Results Under severe sea conditions, the system maintained stable compensation errors of 0.45±0.08 m (below 0.5 m) with response times of 0.08–0.09 seconds, outperforming conventional systems by 64% in precision and 64% in response speed. No personnel transfer accidents occurred during the trials. The sea state window utilization rate increased to 81.0% (a 9.1-fold improvement), and personnel transfer efficiency reached 31 individuals per day (a 3.4-fold uplift). Economic assessment showed a five-year static Return on Investment (ROI) of 338.1% and a payback period of 0.98 years. T-tests on ablation results confirmed that the fractal interpolation module (improving wave prediction accuracy by 25–30%) and reinforcement learning component (reducing control errors by 61.5%) significantly enhanced compensation precision (p<0.05 and p<0.01, respectively). The "hierarchical transfer + online fine-tuning" strategy minimized simulation-to-reality performance loss to less than 10%.

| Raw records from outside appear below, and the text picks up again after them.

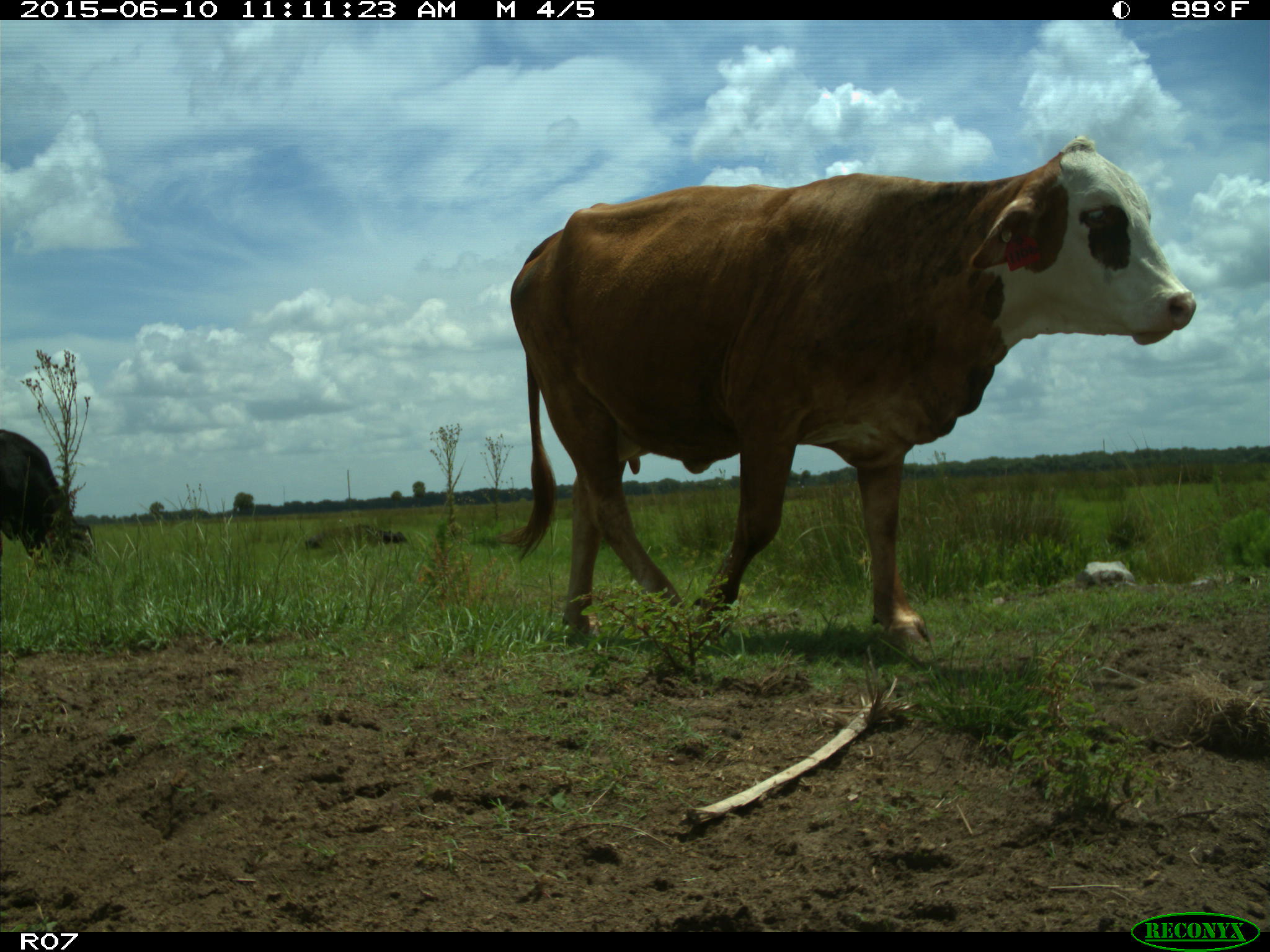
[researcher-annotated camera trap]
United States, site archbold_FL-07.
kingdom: Animalia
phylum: Chordata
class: Mammalia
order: Artiodactyla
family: Bovidae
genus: Bos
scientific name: Bos taurus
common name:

Conclusions The proposed framework achieves deep integration of algorithmic accuracy, system reliability, and economic viability, forming a cohesive "algorithm-system-verification-benefit" architecture. Validated through six months of offshore field trials and five years of quantitative analysis, it provides robust technical support for far-offshore wind power O&M. The architecture and methodology offer a standardized reference for complex marine engineering applications such as adaptive control of marine equipment, facilitating the intelligent and economical upgrading of offshore engineering equipment.